Stored data:
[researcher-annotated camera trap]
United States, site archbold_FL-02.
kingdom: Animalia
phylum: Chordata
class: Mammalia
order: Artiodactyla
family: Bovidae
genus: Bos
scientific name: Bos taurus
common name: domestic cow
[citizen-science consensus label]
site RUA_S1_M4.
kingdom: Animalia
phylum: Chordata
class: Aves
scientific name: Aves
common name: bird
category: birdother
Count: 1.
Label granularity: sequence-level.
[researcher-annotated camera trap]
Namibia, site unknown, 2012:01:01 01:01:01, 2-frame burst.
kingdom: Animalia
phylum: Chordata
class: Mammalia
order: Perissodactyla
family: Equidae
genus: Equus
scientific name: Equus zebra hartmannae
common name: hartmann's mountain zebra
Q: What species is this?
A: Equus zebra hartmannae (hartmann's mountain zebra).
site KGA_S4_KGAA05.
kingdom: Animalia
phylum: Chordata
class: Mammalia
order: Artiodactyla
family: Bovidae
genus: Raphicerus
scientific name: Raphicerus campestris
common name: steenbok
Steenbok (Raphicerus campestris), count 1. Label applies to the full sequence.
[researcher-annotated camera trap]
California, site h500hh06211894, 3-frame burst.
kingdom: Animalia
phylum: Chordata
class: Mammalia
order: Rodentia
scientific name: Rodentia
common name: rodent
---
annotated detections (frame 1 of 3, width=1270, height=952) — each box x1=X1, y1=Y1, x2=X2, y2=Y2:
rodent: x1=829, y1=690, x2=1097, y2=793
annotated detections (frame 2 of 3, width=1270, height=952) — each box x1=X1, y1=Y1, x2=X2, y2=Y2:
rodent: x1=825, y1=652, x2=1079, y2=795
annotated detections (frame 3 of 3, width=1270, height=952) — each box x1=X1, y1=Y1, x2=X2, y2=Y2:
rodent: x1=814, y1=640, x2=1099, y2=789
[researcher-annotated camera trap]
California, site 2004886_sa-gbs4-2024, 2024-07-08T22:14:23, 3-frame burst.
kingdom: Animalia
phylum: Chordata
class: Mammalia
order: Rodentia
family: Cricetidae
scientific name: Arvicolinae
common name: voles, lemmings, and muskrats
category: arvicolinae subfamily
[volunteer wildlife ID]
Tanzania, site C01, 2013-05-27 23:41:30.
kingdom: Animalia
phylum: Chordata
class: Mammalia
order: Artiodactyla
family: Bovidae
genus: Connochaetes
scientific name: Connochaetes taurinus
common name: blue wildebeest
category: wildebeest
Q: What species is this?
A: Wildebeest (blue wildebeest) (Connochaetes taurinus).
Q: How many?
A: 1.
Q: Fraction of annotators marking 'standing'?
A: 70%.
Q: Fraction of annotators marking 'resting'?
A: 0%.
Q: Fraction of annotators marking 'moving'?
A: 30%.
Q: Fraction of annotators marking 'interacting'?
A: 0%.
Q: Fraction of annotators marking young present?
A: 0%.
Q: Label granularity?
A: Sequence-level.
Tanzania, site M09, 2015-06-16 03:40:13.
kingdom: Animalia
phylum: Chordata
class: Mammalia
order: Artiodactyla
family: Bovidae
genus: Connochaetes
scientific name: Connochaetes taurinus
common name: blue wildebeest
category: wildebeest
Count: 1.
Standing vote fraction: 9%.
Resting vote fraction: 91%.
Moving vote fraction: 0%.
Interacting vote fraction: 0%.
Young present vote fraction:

### What you have to do
Beginning at the line above with "common name: rodent" and finishing at the line with "scientific name: Arvicolinae", return each line exactly and return nothing else.

### Answer space
common name: rodent
---
annotated detections (frame 1 of 3, width=1270, height=952) — each box x1=X1, y1=Y1, x2=X2, y2=Y2:
rodent: x1=829, y1=690, x2=1097, y2=793
annotated detections (frame 2 of 3, width=1270, height=952) — each box x1=X1, y1=Y1, x2=X2, y2=Y2:
rodent: x1=825, y1=652, x2=1079, y2=795
annotated detections (frame 3 of 3, width=1270, height=952) — each box x1=X1, y1=Y1, x2=X2, y2=Y2:
rodent: x1=814, y1=640, x2=1099, y2=789
[researcher-annotated camera trap]
California, site 2004886_sa-gbs4-2024, 2024-07-08T22:14:23, 3-frame burst.
kingdom: Animalia
phylum: Chordata
class: Mammalia
order: Rodentia
family: Cricetidae
scientific name: Arvicolinae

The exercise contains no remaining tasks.